Let voor het begin van het werken op de aanwijzingen van de autoproducent over de maximale vuldruk
en de bijzondere werkaanwijzingen.
Met het oog op werken is de drukregelaar op een werkdruk van 2 bar ingesteld. Daardoor is gewaarborgd, dat
het compensatie-resevoir niet vervormd en zullen hierdoor geen gaten aan de secondaire manchet optreden.
Een ontluchtings- resp. remvloeistofwissel met een lagere of hogere werkdruk is instelbaar.
Werkstappen
1. De vulslang 1 aan de reeds aangekoppelde adapter plaatsen.

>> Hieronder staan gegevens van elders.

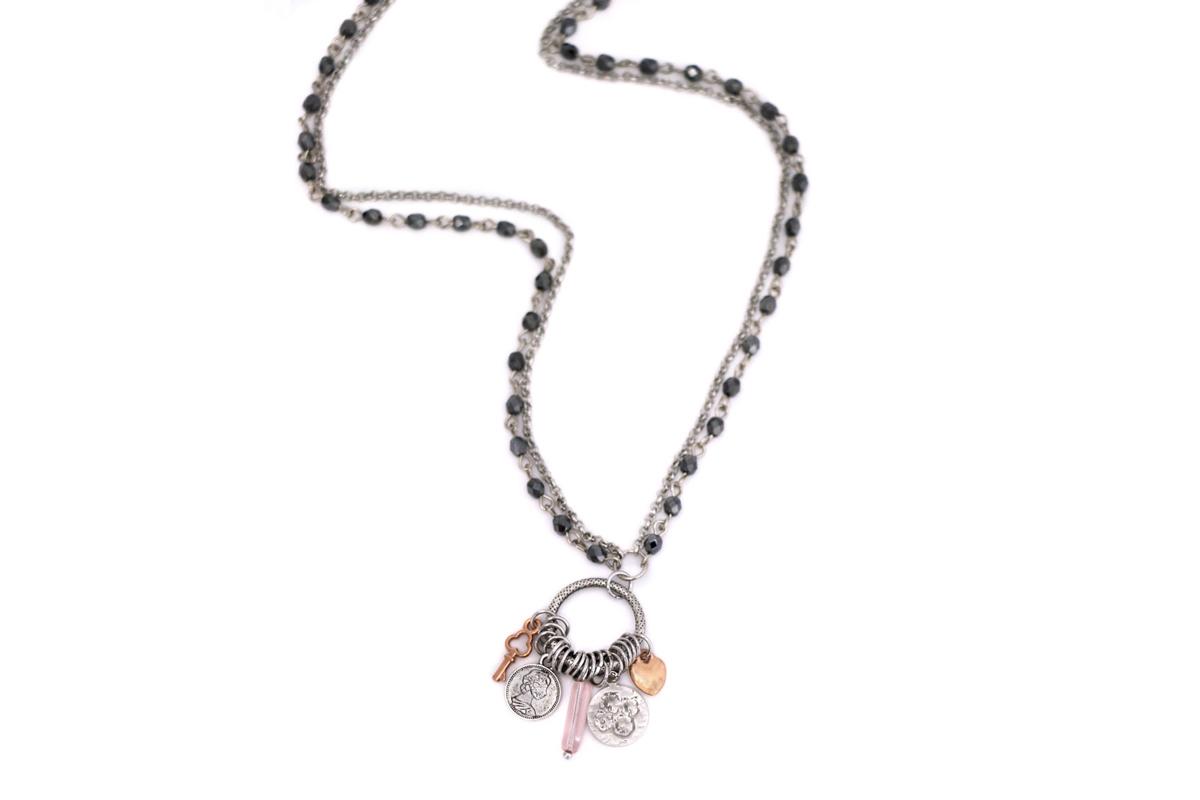 Collana lunga Catena rosario Hematite e rolò con centrale impreziosito da Charms
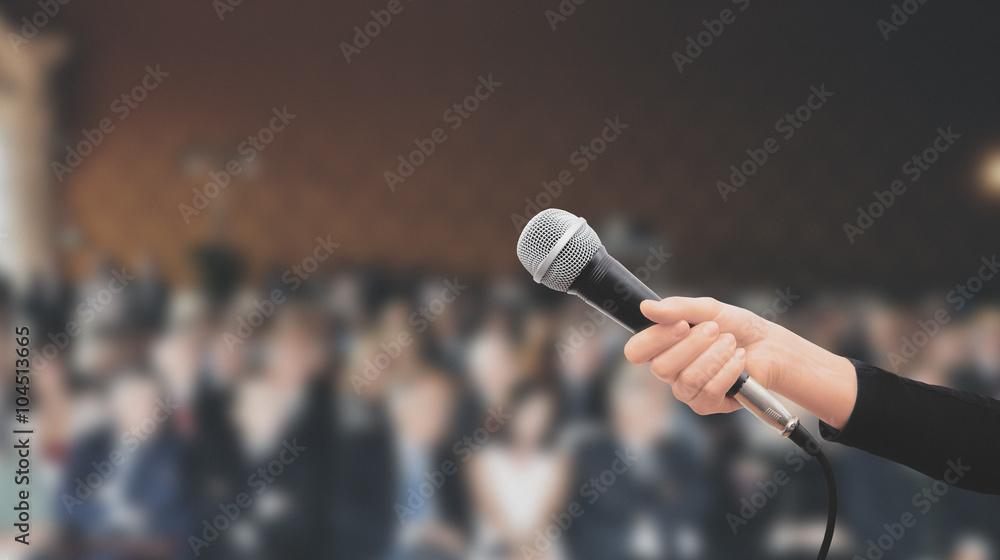 Fototapeta Microfono tenuto in mano conferenza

2. Netschakelaar 5 op stand <<AAN>>.
3. Startknop indrukken (de pomp loopt, in het begin wat luid, aangezien er nog geen vloeistof opgeëst wordt.
Later gaat dit geluid over in een aangenaam brommen).
4. De pomp bouwt zijn gebruiksdruk (max. 3,5 bar) op. Deze kan met een drukregelaar 3 door het eruittrekken
van de regelklep en draaien op de gewenste werkdruk (aanbeveling: 2 bar) worden ingesteld.
Ontluchtingsproces
6. Ontlucht u nu de rij na de remmen, beginnend van achteren rechts en eindigend aan de voorste linker rem.
Open het ventiel aan de desbetreffende wielremcylinder. Vang de oude remvloeistof met een opvangfles op.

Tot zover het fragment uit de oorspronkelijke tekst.